Problem statement
Answer from the forum thread on Indians immigrating to Canada:
1. Which two destinations had jtoc's friends sought immigration guidance for?
2. Where does EVHB say to look to find out how to apply?
3. Which two items does EVHB ask whether jtoc already has?

Selected excerpt
● ● ● ● ● ● ●

# Indians Immigrating to Canada



## jtoc (Aug 17, 2016)

Hello Everyone!!

I am new to this forum and got myself registered on advice of friends who have benefited immensely in their immigration journey, through this platform. While they took inputs & guidance for immigration to Countries like Dubai and Australia, my experience for searching answers w.r.t Canada has not been too great, thus far. I feel either there are very few potential Canadian Immigrants or perhaps they do not like to talk about it so much, on such forums. 

May I take this opportunity to call upon everyone who is interested to get a Canadian PR/ in process of getting one/already sitting under maple trees, to please come forward and provide their valuable inputs on how to apply, what to expect and where to head in our Dreamland called Canada!!!


----------



## EVHB (Feb 11, 2008)

Take a look at this expatforum.... it's full of people who would like to immigrate. Their experience can be useless for you, as each has their own category they will fit in for immigration (family visa, temporary work visa, permanent resident, student, refugee,...).
Take a couple of hours to read the info you can find here, and have a look at Citizenship and Immigration Canada to find out how to apply.
What to expect? For most people, the fact that they don't qualify for immigration. :-(


----------



## jtoc (Aug 17, 2016)

EVHB said:


> Take a look at this expatforum.... it's full of people who would like to immigrate. Their experience can be useless for you, as each has their own category they will fit in for immigration (family visa, temporary work visa, permanent resident, student, refugee,...).
> Take a couple of hours to read the info you can find here, and have a look at Citizenship and Immigration Canada to find out how to apply.
> What to expect? For most people, the fact that they don't qualify for immigration. :-(


Thanks EVHM for your revert. Of course I've done my bit of research and have practically mugged up the CIC site. what I was actually looking for was some soft info on how the immigration process has been been in terms of experience and road blocks, if any. Yes I agree most of them do not qualify, but I guess its better not to qualify and therefore not land there at all than reach on foreign shores and lose your savings, waste your time and thereby get more frustrated!


----------



## EVHB (Feb 11, 2008)

With no details from your part, there's not a lot we can say. Or we can say a lot but it will not be applicable to you... Yes, there are immigrants who arrive here, never are able to move out of the basement they are renting and only get precarious minimum wage jobs. There are also immigrants who arrive here, within 6 months land a 6 figure job and are very prosperous. Most of the immigrants are somewhere in between. ;-)

So you already have had your IELTS and Educational Credential Assessment?
What is your current CRS score? 
What is your profession?
How big is your personal Canadian network? And your professional one?
Where do you intend to live?
Are you planning on bringing a family, or is it just you?


----------



## jtoc (Aug 17, 2016)

EVHB said:


> With no details from your part, there's not a lot we can say. Or we can say a lot but it will not be applicable to you... Yes, there are immigrants who arrive here, never are able to move out of the basement they are renting and only get precarious minimum wage jobs. There are also immigrants who arrive here, within 6 months land a 6 figure job and are very prosperous. Most of the immigrants are somewhere in between. ;-)

● ● ● ● ● ● ●

Listing

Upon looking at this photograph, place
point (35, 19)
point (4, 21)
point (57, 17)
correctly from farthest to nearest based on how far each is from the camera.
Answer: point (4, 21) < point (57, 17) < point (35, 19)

● ● ● ● ● ● ●

Result of the exercise
1. Dubai and Australia
2. Citizenship and Immigration Canada
3. IELTS and an Educational Credential Assessment